もうすぐGW、ということは友人のお誕生日が近い。

でも思い出したからと言っても、気が向けばLineかメッセンジャーでおめでとう!を伝えるくらいで多分何もしない。
お互いママになってからは、なんせ全然時間がない。

双方に子どもが生まれる前は、一緒に旅行に行き、ご飯を食べたりした。
ちょうどお互い結婚が気になるお年頃に仲良くなったお友だちで、職場が一緒だったこともある。

だから仕事の話もすれば、恋バナもしたし、ママになってからは子どもの話もするようになった。女の人というのは何かしら共通項がないと友人でい続けるというのはなかなか難しいので、大して友達が多くない私には貴重な友人である。

***

一見全然わからないが、実は彼女はほとんど耳が聞こえていない。

生まれつきなもので手帳も持っているが、ずっと健常人として生活してきているので手話は使えないし、いたって普通である。
騒がしいお店で話すのはちょっと大変なこと以外は、特に友人として問題はない。

一方で、私は彼女といることで学んだことはたくさんある。
私が彼女から学んだことを何となく文字に起こしてみたくなったので、そのことについて今日は書いてみたいと思う。

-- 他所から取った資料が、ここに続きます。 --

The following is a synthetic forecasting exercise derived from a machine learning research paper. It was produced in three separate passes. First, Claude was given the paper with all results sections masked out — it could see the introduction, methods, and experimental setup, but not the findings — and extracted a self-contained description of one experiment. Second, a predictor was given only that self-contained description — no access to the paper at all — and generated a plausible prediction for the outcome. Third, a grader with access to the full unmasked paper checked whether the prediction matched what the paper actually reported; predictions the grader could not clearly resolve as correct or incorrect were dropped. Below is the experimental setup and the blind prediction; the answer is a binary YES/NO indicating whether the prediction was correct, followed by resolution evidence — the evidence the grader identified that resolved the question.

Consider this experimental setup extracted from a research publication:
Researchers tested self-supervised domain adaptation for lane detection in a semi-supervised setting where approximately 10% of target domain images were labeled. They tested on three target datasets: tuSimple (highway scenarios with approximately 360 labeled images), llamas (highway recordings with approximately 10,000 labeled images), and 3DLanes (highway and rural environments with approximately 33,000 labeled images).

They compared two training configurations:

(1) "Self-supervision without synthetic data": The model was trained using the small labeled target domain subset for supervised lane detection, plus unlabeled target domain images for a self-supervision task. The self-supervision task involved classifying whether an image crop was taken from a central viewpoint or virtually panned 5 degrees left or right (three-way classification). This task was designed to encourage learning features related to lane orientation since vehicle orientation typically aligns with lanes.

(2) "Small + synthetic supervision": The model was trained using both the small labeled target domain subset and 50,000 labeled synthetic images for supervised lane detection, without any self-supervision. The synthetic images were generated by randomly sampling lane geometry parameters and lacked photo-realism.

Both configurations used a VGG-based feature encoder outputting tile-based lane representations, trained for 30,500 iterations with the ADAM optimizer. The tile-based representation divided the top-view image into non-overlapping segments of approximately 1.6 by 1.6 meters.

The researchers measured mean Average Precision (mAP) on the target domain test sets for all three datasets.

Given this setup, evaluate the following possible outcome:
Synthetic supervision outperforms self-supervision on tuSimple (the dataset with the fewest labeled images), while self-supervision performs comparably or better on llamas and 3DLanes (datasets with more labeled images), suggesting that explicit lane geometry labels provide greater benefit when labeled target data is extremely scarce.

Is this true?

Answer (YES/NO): NO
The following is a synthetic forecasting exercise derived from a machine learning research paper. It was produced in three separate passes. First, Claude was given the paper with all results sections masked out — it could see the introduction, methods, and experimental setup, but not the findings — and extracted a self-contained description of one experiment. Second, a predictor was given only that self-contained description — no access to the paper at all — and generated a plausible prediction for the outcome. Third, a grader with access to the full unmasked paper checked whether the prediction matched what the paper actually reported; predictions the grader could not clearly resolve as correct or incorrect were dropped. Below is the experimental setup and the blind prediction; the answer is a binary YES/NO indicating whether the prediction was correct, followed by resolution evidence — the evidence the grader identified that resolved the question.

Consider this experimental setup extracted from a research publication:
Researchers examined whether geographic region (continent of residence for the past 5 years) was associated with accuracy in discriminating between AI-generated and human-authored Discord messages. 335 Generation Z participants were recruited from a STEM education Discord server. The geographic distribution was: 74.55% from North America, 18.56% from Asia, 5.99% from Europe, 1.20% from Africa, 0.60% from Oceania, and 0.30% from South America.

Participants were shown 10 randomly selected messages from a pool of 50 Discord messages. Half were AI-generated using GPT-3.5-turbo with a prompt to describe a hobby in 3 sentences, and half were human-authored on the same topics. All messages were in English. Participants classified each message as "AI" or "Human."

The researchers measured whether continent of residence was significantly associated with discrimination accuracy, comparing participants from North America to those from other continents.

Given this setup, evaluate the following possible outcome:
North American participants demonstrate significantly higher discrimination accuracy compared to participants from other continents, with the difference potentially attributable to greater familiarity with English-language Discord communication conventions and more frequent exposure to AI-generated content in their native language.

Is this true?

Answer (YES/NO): NO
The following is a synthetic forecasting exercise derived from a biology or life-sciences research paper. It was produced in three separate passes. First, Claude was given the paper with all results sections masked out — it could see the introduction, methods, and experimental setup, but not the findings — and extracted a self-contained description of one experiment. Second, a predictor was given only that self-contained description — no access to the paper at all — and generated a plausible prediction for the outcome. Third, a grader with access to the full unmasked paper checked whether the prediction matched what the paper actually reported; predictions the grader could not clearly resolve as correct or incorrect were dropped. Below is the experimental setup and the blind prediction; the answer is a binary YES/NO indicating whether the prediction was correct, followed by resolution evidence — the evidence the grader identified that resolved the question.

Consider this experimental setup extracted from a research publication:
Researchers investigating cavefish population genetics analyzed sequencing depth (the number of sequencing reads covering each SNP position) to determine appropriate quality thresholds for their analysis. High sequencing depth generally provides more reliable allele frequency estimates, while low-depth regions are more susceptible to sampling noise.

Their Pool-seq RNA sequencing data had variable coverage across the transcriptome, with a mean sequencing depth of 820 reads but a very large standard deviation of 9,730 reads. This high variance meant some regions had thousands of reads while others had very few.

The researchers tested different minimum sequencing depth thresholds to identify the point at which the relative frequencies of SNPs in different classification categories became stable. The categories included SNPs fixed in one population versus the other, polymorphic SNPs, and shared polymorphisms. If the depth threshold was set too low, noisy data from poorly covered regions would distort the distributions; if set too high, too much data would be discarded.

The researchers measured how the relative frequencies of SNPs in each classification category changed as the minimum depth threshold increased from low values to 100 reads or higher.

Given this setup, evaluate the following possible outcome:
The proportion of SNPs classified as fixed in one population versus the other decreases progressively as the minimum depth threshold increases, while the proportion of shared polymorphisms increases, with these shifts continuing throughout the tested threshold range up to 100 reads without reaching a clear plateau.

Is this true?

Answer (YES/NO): NO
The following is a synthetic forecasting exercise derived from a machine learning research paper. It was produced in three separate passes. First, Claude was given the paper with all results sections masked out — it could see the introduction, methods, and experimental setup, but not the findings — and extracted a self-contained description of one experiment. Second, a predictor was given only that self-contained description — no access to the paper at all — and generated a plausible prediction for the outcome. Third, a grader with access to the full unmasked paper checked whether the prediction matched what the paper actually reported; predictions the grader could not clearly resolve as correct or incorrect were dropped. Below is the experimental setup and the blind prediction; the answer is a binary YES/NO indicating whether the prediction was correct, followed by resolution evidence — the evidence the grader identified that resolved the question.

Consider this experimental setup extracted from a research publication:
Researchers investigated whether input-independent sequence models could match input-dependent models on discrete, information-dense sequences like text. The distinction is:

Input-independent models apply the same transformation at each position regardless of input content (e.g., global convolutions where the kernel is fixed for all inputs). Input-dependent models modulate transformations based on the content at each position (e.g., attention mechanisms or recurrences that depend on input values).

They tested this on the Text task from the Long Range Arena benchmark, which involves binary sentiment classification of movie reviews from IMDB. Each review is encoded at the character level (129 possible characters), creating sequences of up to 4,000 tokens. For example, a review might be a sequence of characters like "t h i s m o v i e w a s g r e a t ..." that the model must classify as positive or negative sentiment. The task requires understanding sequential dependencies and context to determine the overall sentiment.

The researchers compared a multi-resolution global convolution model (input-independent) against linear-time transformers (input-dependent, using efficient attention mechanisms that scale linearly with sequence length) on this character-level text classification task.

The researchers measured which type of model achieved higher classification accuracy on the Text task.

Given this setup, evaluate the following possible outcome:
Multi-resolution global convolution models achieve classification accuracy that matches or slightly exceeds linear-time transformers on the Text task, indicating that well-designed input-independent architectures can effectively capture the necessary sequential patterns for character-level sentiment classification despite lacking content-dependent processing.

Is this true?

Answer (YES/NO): NO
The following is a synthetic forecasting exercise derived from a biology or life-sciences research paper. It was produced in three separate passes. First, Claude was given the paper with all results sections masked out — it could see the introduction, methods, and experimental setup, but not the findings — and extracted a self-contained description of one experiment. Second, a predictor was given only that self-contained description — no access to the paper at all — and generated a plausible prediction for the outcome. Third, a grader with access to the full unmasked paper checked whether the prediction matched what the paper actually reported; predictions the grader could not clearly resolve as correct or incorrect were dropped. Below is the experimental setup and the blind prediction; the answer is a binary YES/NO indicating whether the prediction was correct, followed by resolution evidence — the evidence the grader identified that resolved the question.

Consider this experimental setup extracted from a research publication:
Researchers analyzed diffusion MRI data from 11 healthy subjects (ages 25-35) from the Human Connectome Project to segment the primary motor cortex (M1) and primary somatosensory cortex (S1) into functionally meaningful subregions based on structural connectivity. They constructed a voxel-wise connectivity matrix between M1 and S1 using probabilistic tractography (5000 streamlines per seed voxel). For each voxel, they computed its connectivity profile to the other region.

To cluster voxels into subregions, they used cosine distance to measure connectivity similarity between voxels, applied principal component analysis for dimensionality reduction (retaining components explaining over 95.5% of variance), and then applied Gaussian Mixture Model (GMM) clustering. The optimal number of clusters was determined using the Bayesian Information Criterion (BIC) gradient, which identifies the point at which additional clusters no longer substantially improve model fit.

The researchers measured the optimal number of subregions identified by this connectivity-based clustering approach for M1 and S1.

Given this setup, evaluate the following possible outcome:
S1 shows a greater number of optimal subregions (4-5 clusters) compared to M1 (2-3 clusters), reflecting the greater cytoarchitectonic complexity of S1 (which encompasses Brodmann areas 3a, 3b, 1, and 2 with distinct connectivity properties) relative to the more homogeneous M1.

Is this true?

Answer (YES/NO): NO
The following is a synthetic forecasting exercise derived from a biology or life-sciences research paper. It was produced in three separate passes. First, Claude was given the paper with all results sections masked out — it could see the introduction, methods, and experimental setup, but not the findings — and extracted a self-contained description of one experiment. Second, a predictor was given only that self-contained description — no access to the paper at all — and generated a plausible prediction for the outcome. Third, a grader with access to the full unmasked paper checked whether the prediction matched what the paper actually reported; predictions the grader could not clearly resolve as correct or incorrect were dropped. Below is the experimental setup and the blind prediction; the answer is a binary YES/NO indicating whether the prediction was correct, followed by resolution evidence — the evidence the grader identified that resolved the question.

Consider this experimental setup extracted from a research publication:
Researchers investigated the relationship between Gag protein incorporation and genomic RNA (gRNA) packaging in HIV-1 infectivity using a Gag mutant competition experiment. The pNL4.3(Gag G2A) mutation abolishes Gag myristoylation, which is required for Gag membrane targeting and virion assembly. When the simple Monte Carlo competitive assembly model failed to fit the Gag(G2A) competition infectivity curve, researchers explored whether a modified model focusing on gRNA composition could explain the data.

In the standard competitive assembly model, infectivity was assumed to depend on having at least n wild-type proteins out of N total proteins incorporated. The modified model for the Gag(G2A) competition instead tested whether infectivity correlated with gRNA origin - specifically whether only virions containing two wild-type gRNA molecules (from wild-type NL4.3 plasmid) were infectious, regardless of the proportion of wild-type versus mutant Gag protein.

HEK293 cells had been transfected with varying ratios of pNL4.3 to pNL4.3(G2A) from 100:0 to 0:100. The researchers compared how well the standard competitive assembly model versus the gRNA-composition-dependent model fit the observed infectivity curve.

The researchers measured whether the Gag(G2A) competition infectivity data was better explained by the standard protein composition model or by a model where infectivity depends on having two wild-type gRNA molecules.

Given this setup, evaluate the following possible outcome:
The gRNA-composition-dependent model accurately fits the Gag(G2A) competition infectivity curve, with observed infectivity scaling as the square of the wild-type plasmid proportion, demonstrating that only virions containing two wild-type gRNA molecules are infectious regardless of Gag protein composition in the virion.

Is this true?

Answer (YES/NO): YES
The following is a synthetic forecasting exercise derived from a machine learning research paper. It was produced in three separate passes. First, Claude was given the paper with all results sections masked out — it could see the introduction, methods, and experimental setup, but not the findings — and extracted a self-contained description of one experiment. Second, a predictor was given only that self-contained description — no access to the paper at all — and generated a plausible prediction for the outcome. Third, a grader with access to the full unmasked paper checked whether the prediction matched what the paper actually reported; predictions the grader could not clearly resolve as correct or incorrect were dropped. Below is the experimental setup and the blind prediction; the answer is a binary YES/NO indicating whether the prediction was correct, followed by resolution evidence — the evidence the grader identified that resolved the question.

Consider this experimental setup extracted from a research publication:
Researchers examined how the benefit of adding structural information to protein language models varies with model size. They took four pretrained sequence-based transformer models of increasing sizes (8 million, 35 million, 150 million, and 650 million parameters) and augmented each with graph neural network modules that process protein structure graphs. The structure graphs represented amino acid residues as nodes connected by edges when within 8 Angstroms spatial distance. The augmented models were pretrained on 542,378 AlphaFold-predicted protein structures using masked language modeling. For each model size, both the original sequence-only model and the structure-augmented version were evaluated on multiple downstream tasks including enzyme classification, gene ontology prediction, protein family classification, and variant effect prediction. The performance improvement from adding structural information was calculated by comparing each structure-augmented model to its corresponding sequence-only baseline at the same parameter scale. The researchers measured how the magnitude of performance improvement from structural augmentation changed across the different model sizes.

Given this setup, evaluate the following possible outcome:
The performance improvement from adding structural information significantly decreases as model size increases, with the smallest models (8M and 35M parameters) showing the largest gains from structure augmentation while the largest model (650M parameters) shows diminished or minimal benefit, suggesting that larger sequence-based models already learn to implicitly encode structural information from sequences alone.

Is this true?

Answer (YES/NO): YES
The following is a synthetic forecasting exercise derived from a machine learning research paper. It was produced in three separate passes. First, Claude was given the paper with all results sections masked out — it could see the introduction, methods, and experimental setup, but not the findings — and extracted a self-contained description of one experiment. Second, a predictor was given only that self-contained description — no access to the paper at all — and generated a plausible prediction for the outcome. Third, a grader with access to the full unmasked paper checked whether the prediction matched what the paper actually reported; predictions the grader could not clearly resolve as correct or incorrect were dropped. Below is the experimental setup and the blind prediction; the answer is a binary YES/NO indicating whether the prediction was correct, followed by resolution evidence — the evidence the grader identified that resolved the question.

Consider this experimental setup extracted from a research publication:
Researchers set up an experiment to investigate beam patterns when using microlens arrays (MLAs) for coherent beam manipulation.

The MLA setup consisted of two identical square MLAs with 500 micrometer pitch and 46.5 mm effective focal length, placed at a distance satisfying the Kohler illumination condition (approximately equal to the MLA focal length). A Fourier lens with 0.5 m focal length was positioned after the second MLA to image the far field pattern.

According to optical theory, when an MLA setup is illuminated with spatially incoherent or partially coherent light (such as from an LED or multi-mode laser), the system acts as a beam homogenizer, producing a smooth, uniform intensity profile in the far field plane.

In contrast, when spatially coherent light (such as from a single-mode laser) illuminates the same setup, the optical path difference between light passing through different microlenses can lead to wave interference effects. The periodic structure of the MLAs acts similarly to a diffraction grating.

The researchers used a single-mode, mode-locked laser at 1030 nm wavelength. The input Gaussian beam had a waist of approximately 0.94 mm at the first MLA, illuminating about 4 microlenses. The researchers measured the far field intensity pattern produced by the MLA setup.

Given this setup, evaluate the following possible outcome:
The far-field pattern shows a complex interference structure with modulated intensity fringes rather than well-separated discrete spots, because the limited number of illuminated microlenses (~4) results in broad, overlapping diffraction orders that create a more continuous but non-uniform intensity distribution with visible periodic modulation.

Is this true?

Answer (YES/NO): NO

周りの人の思い込みが少なければ、○○だから~ができない、という思い込みは形成されない

もともとの性格もあるのだろうけど、彼女が『耳が聞こえないから~ができない』という言い方をするのをおそらく聞いたことがない。
なんなら医師から止められているのに、自転車も乗っていたし、ダイビングをしていたのを知っている。基本的にはけっこうチャレンジャーである。
というわけで、さすがに婚活の時は多少耳のことを気にしていたが、どちらかと言えば美人で明るい彼女は、案外さっくり決まった。

絶対というものではないのだろうが、彼女といるとご家族が如何に彼女を特別扱いせずに普通にかわいい娘として育ててきたんだろうなということがすごく伝わってくる。
当たり前のことかもしれないけれど、愛されて育つということはすべての土台で、可能性を開く鍵になる。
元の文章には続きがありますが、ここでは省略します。